If we need to gain more integrated understandings of the world, then I would suggest that we should engage in more disciplinary border crossings. In high schools, courses could be organized according to themes and related projects, drawing in insights and techniques from various disciplines, such as
• Energy Use Patterns in Societies – (Physics, Sociology, Geography, Mathematics) Building a Knowledge Society (Sociology, Mathematics, Philosophy, Social Psychology, History)
• Resolving Conflicts and Building Peace (History, Philosophy, Politics, Anthropology)
• Science, Technology and Social Change (Physics/Chemistry/Biology, Sociology)
• Learning and Teaching in the Work Place (Psychology, Sociology, Anthropology)
• Building Energy-efficient Homes (Art, Physics/Biology/Chemistry, Mathematics)
• Engineering for Theatrical Productions (Art, Physics, Chemistry, Design Technology)

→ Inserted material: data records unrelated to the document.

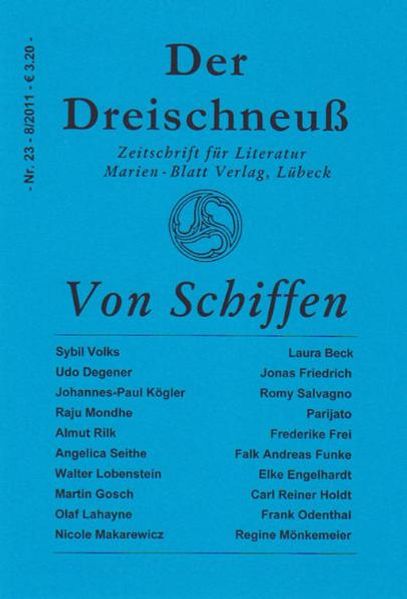 - Nr. 23 - 8/2011 - € 3.20 -

Der Dreischneuß

Zeitschrift für Literatur
Marien-Blatt Verlag, Lübeck

Von Schiffen

Sybil Volks
Udo Degener
Johannes-Paul Kögler
Raju Mondhe
Almut Rilk
Angelica Seithe
Walter Lobenstein
Martin Gosch
Olaf Lahayne
Nicole Makarewicz

Laura Beck
Jonas Friedrich
Romy Salvagno
Parijato
Frederike Frei
Falk Andreas Funke
Elke Engelhardt
Carl Reiner Holdt
Frank Odenthal
Regine Mönkemeier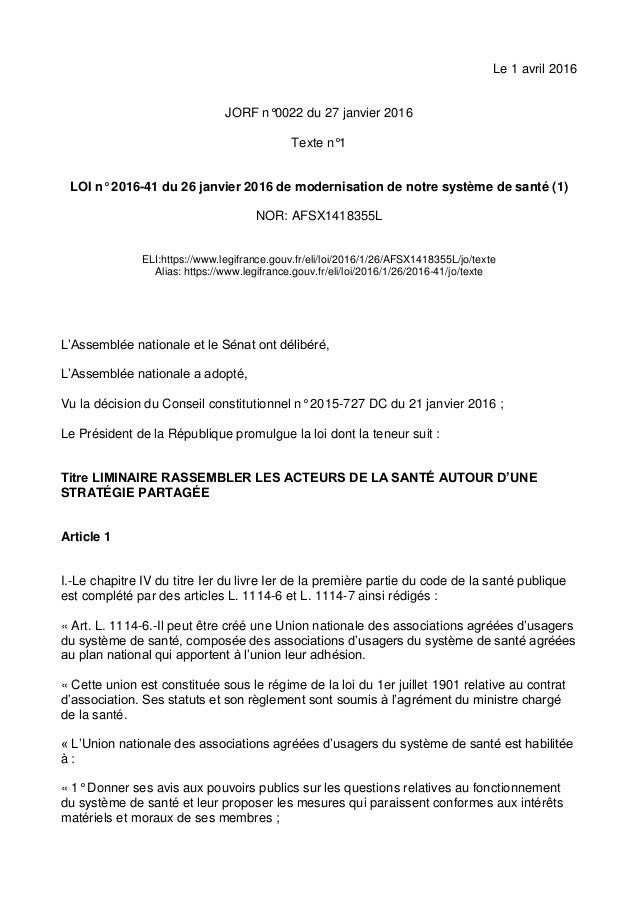 Le 1 avril 2016

JORF n°0022 du 27 janvier 2016

Texte n°1

LOI n° 2016-41 du 26 janvier 2016 de modernisation de notre système de santé (1)

NOR: AFSX1418355L

ELI:https://www.legifrance.gouv.fr/eli/loi/2016/1/26/AFSX1418355L/jo/texte
Alias: https://www.legifrance.gouv.fr/eli/loi/2016/1/26/2016-41/jo/texte

L'Assemblée nationale et le Sénat ont délibéré,

L'Assemblée nationale a adopté,

Vu la décision du Conseil constitutionnel n° 2015-727 DC du 21 janvier 2016 ;

Le Président de la République promulgue la loi dont la teneur suit :

Titre LIMINAIRE RASSEMBLER LES ACTEURS DE LA SANTÉ AUTOUR D'UNE STRATÉGIE PARTAGÉE

Article 1

I.-Le chapitre IV du titre Ier du livre Ier de la première partie du code de la santé publique est complété par des articles L. 1114-6 et L. 1114-7 ainsi rédigés :

« Art. L. 1114-6.-Il peut être créé une Union nationale des associations agréées d'usagers du système de santé, composée des associations d'usagers du système de santé agréées au plan national qui apportent à l'union leur adhésion.

« Cette union est constituée sous le régime de la loi du 1er juillet 1901 relative au contrat d'association. Ses statuts et son règlement sont soumis à l'agrément du ministre chargé de la santé.

« L'Union nationale des associations agréées d'usagers du système de santé est habilitée à :

« 1° Donner ses avis aux pouvoirs publics sur les questions relatives au fonctionnement du système de santé et leur proposer les mesures qui paraissent conformes aux intérêts matériels et moraux de ses membres ;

Interdisciplinary Work and Performance

Another way to promote greater interdisciplinarity could be to penetrate the boundaries between schools and the rest of society, especially the workplace. Students could be employed to investigate themes in more practically oriented projects which they would need to demonstrate and justify before disciplinary practitioners from businesses and disciplinary experts from academia. Experts and practitioners could also be invited to talk to students in schools. [Added this just now.]

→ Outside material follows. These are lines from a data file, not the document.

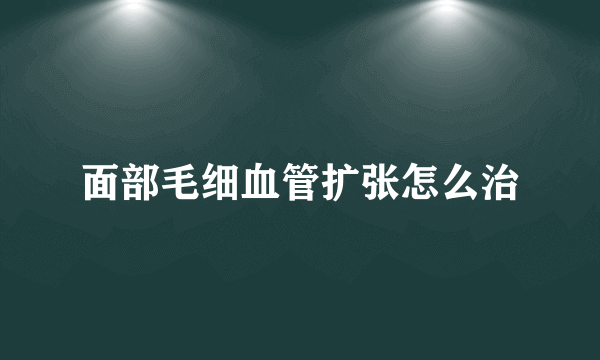 面部毛细血管扩张怎么治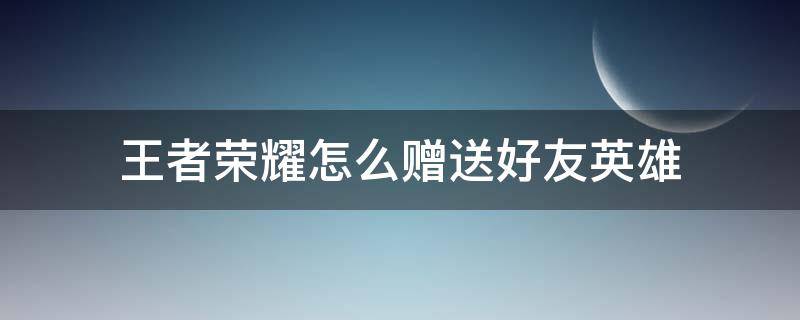 王者荣耀怎么赠送好友英雄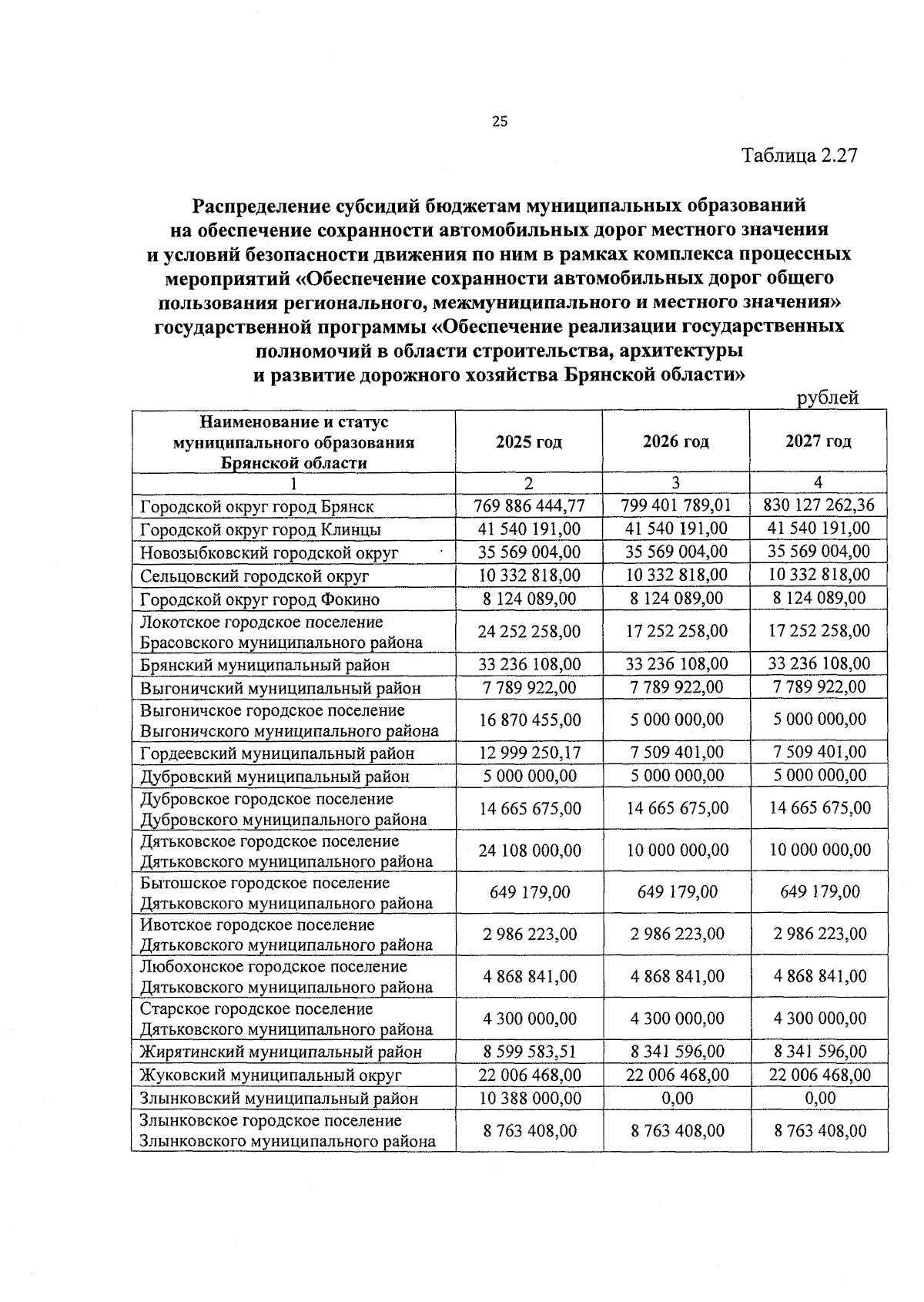 25

Таблица 2.27

Распределение субсидий бюджетам муниципальных образований на обеспечение сохранности автомобильных дорог местного значения и условий безопасности движения по ним в рамках комплекса процессных мероприятий «Обеспечение сохранности автомобильных дорог общего пользования регионального, межмуниципального и местного значения» государственной программы «Обеспечение реализации государственных полномочий в области строительства, архитектуры и развитие дорожного хозяйства Брянской области»

рублей

| Наименование и статус муниципального образования Брянской области | 2025 год | 2026 год | 2027 год |
|---|---|---|---|
| 1 | 2 | 3 | 4 |
| Городской округ город Брянск | 769 886 444,77 | 799 401 789,01 | 830 127 262,36 |
| Городской округ город Клинцы | 41 540 191,00 | 41 540 191,00 | 41 540 191,00 |
| Новозыбковский городской округ | 35 569 004,00 | 35 569 004,00 | 35 569 004,00 |
| Сельцовский городской округ | 10 332 818,00 | 10 332 818,00 | 10 332 818,00 |
| Городской округ город Фокино | 8 124 089,00 | 8 124 089,00 | 8 124 089,00 |
| Локотское городское поселение Брасовского муниципального района | 24 252 258,00 | 17 252 258,00 | 17 252 258,00 |
| Брянский муниципальный район | 33 236 108,00 | 33 236 108,00 | 33 236 108,00 |
| Выгоничский муниципальный район | 7 789 922,00 | 7 789 922,00 | 7 789 922,00 |
| Выгоничское городское поселение Выгоничского муниципального района | 16 870 455,00 | 5 000 000,00 | 5 000 000,00 |
| Гордеевский муниципальный район | 12 999 250,17 | 7 509 401,00 | 7 509 401,00 |
| Дубровский муниципальный район | 5 000 000,00 | 5 000 000,00 | 5 000 000,00 |
| Дубровское городское поселение Дубровского муниципального района | 14 665 675,00 | 14 665 675,00 | 14 665 675,00 |
| Дятьковское городское поселение Дятьковского муниципального района | 24 108 000,00 | 10 000 000,00 | 10 000 000,00 |
| Бытошское городское поселение Дятьковского муниципального района | 649 179,00 | 649 179,00 | 649 179,00 |
| Ивотское городское поселение Дятьковского муниципального района | 2 986 223,00 | 2 986 223,00 | 2 986 223,00 |
| Любохонское городское поселение Дятьковского муниципального района | 4 868 841,00 | 4 868 841,00 | 4 868 841,00 |
| Старское городское поселение Дятьковского муниципального района | 4 300 000,00 | 4 300 000,00 | 4 300 000,00 |
| Жирятинский муниципальный район | 8 599 583,51 | 8 341 596,00 | 8 341 596,00 |
| Жуковский муниципальный округ | 22 006 468,00 | 22 006 468,00 | 22 006 468,00 |
| Злынковский муниципальный район | 10 388 000,00 | 0,00 | 0,00 |
| Злынковское городское поселение Злынковского муниципального района | 8 763 408,00 | 8 763 408,00 | 8 763 408,00 |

Interdisciplinary work is not without its problems. Disciplines often differ in their standards of depth and rigor of treatment, with some placing much greater value on proofs and measurable certainty and others being satisfied with fuzzy approximations and heuristic procedures. It is therefore difficult to establish standards of interdisciplinary performance. Furthermore, the interdisciplinary work needs to integrate insights from the various disciplines rather than simply juxtapose them, and in a way that generates new understandings that would not have been available without the deployment of several disciplines. This is a demanding undertaking. Yet there are many good models of interdisciplinary work being done in all levels of school, starting from primary levels. We need to take advantage of them to re-orient our modes of learning and teaching for the 21st century.